Return every line below that contains the word "shown".

» **Supplied data**
______________________________
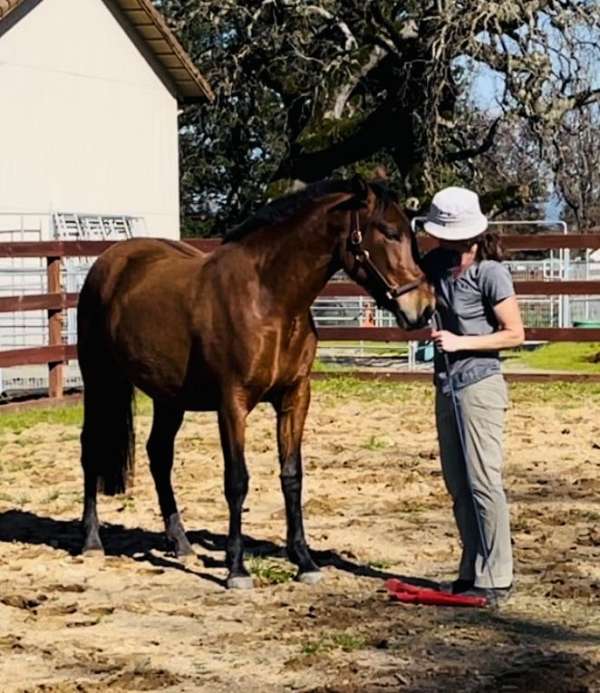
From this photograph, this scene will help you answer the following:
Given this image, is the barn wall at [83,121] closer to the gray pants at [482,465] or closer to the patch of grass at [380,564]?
the patch of grass at [380,564]

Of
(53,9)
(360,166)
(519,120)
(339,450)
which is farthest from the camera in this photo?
(360,166)

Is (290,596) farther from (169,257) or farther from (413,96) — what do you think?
(413,96)

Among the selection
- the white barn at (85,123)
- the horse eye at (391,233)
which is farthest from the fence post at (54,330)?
the horse eye at (391,233)

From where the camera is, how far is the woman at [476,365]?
19.0 ft

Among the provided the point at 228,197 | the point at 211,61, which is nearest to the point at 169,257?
the point at 211,61

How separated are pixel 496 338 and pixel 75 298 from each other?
989 cm

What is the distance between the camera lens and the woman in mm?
5805

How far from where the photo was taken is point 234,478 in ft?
21.9

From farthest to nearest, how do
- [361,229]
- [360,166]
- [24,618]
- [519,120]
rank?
1. [360,166]
2. [519,120]
3. [361,229]
4. [24,618]

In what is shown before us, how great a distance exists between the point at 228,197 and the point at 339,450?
28174mm

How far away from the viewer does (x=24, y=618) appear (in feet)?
19.5

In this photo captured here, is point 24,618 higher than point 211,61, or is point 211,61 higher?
point 211,61

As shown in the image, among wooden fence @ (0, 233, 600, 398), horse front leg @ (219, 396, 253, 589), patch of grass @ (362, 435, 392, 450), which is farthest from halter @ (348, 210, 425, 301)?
wooden fence @ (0, 233, 600, 398)

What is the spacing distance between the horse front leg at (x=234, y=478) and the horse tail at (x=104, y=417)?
119 cm
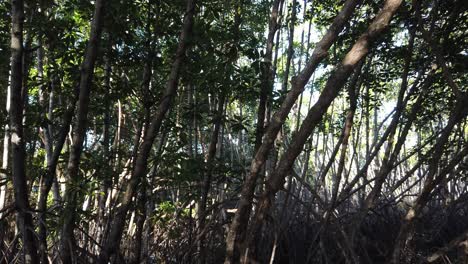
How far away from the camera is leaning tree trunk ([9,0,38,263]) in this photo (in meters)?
2.33

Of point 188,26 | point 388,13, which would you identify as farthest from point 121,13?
point 388,13

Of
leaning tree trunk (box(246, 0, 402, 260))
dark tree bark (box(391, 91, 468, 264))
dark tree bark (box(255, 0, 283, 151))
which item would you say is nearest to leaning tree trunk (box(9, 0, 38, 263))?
dark tree bark (box(255, 0, 283, 151))

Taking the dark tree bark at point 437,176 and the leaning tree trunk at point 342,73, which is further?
the dark tree bark at point 437,176

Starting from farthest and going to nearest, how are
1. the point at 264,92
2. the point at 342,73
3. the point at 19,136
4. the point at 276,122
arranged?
the point at 264,92, the point at 19,136, the point at 276,122, the point at 342,73

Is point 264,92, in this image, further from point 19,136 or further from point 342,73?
point 19,136

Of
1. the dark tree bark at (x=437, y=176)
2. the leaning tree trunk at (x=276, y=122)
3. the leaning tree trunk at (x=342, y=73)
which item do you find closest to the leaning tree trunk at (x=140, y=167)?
the leaning tree trunk at (x=276, y=122)

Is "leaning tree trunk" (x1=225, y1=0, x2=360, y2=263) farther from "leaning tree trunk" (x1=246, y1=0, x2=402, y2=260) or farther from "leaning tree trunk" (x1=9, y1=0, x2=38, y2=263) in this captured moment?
"leaning tree trunk" (x1=9, y1=0, x2=38, y2=263)

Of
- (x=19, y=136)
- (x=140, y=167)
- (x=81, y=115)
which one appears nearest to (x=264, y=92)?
(x=140, y=167)

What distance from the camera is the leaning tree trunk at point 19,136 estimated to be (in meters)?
2.33

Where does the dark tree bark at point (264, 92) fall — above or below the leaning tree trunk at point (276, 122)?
above

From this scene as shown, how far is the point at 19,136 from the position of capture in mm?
2363

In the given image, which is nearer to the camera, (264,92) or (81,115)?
(81,115)

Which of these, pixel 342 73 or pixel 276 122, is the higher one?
pixel 342 73

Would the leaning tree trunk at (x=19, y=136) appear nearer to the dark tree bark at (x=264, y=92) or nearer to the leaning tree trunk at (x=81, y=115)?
the leaning tree trunk at (x=81, y=115)
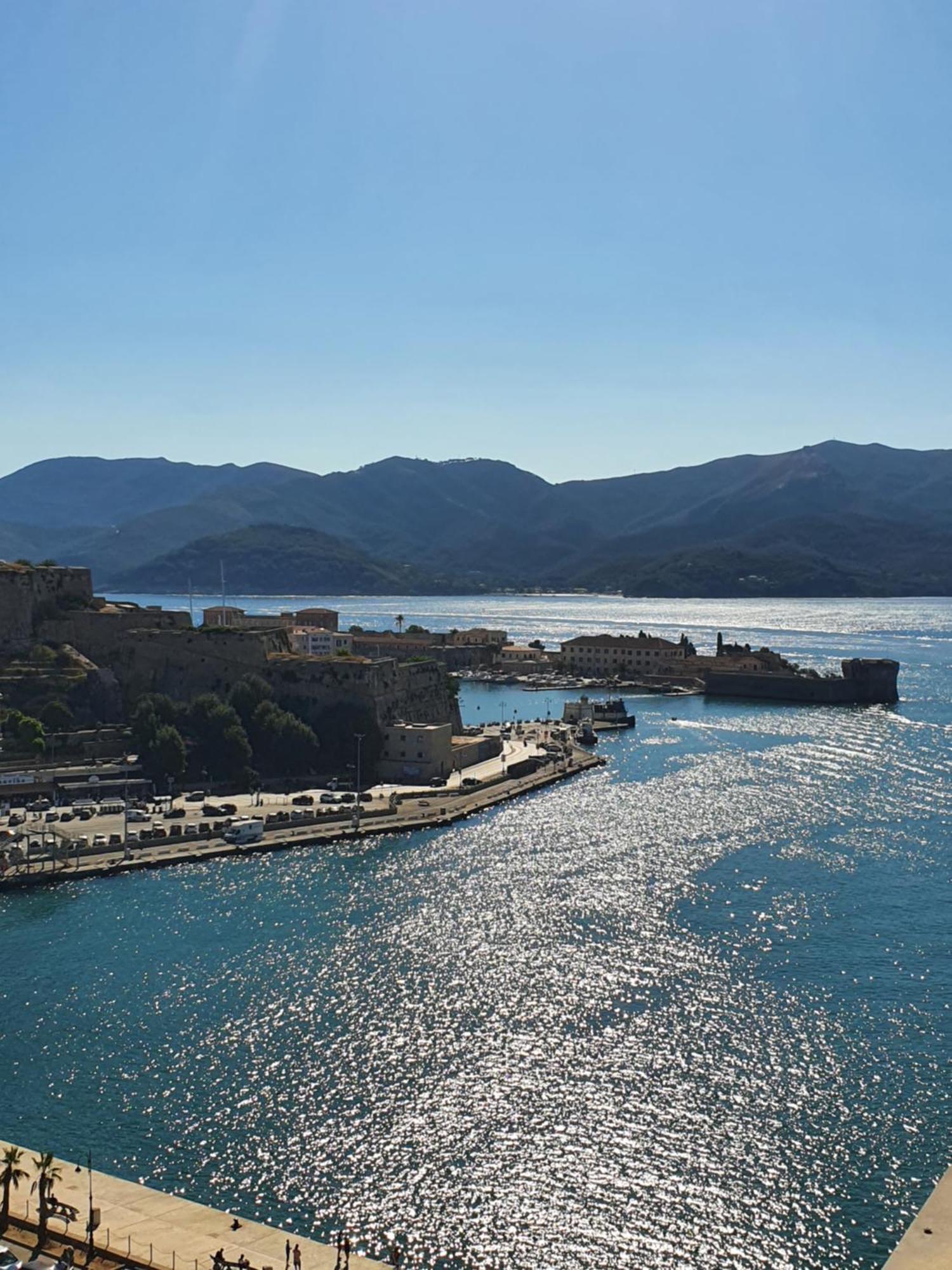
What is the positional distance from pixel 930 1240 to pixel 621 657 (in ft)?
321

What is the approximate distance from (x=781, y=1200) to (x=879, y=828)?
30566 millimetres

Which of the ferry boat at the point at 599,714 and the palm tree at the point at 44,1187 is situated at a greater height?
the ferry boat at the point at 599,714

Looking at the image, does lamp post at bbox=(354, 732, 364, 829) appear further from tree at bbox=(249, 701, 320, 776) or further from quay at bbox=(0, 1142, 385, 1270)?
quay at bbox=(0, 1142, 385, 1270)

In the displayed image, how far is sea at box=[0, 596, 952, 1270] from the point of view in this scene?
20.9m

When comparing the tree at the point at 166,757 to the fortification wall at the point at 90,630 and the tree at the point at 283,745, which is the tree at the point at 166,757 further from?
the fortification wall at the point at 90,630

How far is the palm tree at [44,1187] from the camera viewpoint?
18328mm

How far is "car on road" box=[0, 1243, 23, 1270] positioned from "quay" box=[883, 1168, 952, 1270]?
12.6 metres

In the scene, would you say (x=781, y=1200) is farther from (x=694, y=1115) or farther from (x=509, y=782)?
(x=509, y=782)

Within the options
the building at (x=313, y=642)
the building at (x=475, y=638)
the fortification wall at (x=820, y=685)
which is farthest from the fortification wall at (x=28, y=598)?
the building at (x=475, y=638)

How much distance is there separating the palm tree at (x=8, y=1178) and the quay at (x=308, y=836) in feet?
68.9

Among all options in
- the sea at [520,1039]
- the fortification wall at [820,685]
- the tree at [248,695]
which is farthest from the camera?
the fortification wall at [820,685]

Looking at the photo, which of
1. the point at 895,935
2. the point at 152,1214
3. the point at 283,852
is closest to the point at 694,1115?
the point at 152,1214

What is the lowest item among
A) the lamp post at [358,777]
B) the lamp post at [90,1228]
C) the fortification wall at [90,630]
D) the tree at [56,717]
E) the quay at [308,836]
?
the lamp post at [90,1228]

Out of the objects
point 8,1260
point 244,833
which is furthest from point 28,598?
point 8,1260
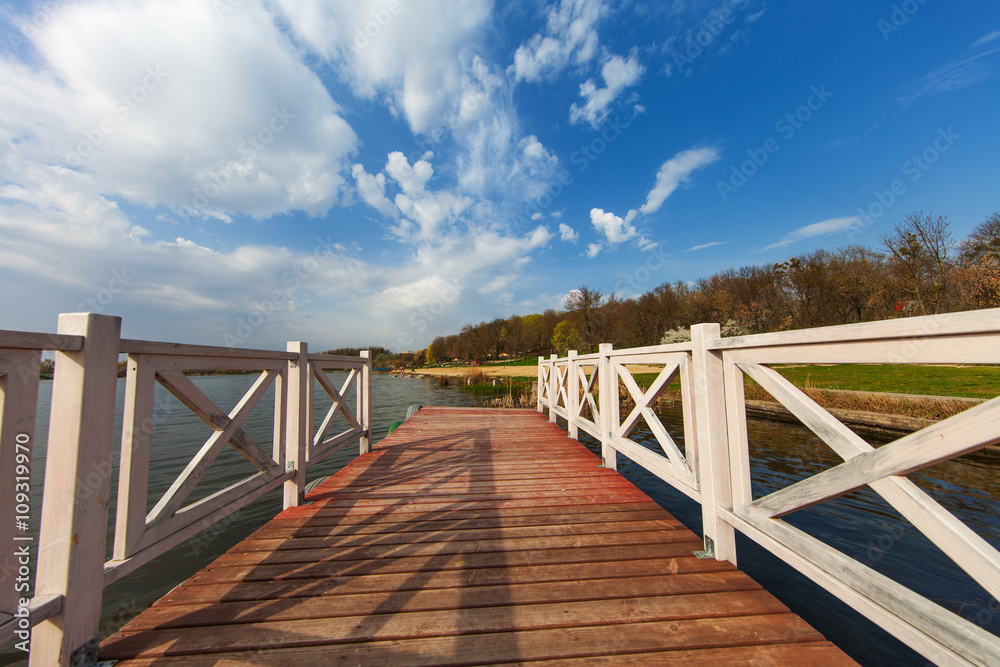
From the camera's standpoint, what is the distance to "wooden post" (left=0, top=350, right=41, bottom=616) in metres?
______________________________
» **Exercise result**
In what is shown before us, how great a distance exists between the point at 228,197 and the point at 339,450?
As shown in the image, among wooden fence @ (0, 233, 600, 398), horse front leg @ (219, 396, 253, 589), patch of grass @ (362, 435, 392, 450), which is farthest from halter @ (348, 210, 425, 301)?
From this scene as shown, how far is the point at 19,136 from the position of capture in mm?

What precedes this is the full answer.